SOURCE DOCUMENT start

Just would not work. I had to explicitly transform the strings to bytes. So

producer.send_messages("my-topic", b"some message")

works.. Overall, the SimpleProducer is, well, quite simple to get working anyway. But I also needed a consumer for my tests as I wanted to see something actually gets passed over to Kafka and the message delivered is what is expected. Meaning, I want to see my producer is using Kafka correctly and to test that I need to capture what gets passed through Kafka.

So off to try writing a simple consumer. The python-kafka docs show an example of using KafkaConsumer (as usual it is a code dump). It also tells me to use a keyword-argument called “bootstrap_servers” to define where the consumer connects to the Kafka cluster (or single server in my test case). Of course, the KafkaConsumer has no keyword-argument called “bootstrap_server”. Reading the code it seems I need to use “metadata_broker_list” instead. OK, that seems to work.

But while Googling for various issues I had, I also find there is a class called SimpleConsumer. Whooppee, being a simply guy, I use that then.. My consumer:

def assert_kafka(self, expected_file_name):
    kafka_client = KafkaClient(KAFKA_SERVER)
    consumer = SimpleConsumer(kafka_client, b"my_group", KAFKA_TOPIC.encode("utf8"),iter_timeout=1)
    consumer.seek(1, 0)
    actual = ""
    for msg in consumer:
        actual += msg.message.value.decode('utf8')+"\n"
     expected = pkg_resources.resource_string(__name__, expected_file_name).decode('utf8')
     self.assertEqual(actual, expected)

The KafkaConsumer has a timeout called “consumer_timeout_ms”, which is the number of milliseconds to throw a timeout exception. In the SimpleConsumer the similar timeout is actually called “iter_timeout” and it represents the number of seconds to wait for new messages when iterating the message queue. By setting it to 1 second, we give the producer a chance to provide all messages for the test, and also a chance to pass through any excess messages it should not be passing.

The actual message data passed from Kafka is in the “msg.message.value” given by the consumer iterator. And it is in bytes.. How did I figure all that out? I have no idea.

The “consumer.seek(1,0)” sets the position in the message queue to beginning of the queue (the 0 parameter), and adds 1 to that (the 1 parameter). This allows us to pass the first message sent by the producer. Why would we want to skip that? Kafka requires either explicitly creating the topics that are used, or it can create them automatically when first addressed. Since Python-Kafka does not seem to have explicit support for topic creation, I need to rely on the topic auto-creation. So, I set the producer to start with a specific message send to ensure the topic exists. This is to avoid having to put the try-expect in every place in the code where messages are sent.

This looks something like:

kafka_client = KafkaClient(KAFKA_SERVER)

SOURCE DOCUMENT end
ENTRIES SUPPLIED start

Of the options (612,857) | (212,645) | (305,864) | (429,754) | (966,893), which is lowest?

ENTRIES SUPPLIED end
ENTRIES SUPPLIED start

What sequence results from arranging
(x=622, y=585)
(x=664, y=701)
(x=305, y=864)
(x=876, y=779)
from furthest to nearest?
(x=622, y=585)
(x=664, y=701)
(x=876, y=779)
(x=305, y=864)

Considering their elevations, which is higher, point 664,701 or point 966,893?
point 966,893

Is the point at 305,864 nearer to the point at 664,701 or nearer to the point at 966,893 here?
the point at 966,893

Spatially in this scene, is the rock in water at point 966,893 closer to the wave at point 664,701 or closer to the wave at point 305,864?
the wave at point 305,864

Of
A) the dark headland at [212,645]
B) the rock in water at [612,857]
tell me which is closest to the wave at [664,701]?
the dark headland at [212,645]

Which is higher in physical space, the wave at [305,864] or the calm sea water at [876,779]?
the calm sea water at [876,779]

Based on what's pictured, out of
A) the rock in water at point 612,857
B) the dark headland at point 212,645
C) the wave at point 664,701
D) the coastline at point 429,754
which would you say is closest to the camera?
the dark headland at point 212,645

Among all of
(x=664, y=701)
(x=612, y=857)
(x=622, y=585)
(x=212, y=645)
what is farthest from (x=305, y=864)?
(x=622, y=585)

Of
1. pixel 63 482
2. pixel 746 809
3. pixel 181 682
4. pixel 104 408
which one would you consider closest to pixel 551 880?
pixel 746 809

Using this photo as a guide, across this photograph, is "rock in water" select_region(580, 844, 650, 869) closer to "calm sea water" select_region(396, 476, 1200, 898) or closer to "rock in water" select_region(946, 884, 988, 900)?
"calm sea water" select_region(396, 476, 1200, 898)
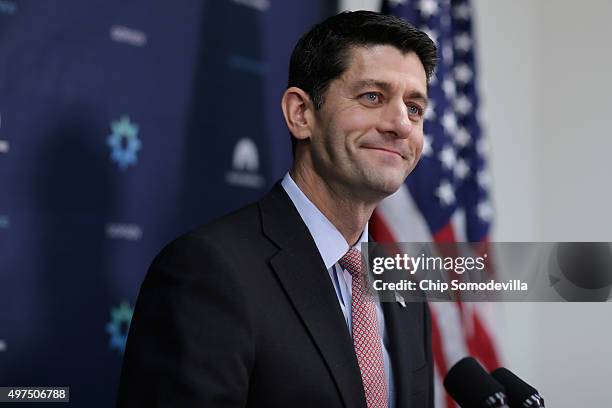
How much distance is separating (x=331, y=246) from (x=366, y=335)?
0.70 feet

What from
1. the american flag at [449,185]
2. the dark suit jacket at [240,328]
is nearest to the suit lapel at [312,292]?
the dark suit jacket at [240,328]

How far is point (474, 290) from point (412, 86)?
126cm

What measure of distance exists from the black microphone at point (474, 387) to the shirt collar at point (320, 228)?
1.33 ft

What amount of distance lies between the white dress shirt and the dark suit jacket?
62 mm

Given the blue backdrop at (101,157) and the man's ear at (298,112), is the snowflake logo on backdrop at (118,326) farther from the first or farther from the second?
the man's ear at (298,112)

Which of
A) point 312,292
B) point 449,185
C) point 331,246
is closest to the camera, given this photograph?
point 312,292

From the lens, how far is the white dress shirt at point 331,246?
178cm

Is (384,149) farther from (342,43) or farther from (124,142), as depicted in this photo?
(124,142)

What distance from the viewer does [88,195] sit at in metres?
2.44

ENTRIES SUPPLIED end

### TASKS TO PERFORM:
(1) According to the Kafka text, why does the consumer call "consumer.seek(1, 0)"? Answer in one to three sentences.
(2) Transcribe the Kafka text word for word, from "But while Googling" up to and including "consumer.seek(1, 0)".

### RESULTS FOR EACH TASK:
(1) The call puts the consumer at the beginning of the queue and adds 1, so it skips the first message the producer sent. That first message exists only to make sure the topic is there, because Python-Kafka does not seem to support explicit topic creation and the topic has to be auto-created when first addressed.

(2)
But while Googling for various issues I had, I also find there is a class called SimpleConsumer. Whooppee, being a simply guy, I use that then.. My consumer:

def assert_kafka(self, expected_file_name):
    kafka_client = KafkaClient(KAFKA_SERVER)
    consumer = SimpleConsumer(kafka_client, b"my_group", KAFKA_TOPIC.encode("utf8"),iter_timeout=1)
    consumer.seek(1, 0)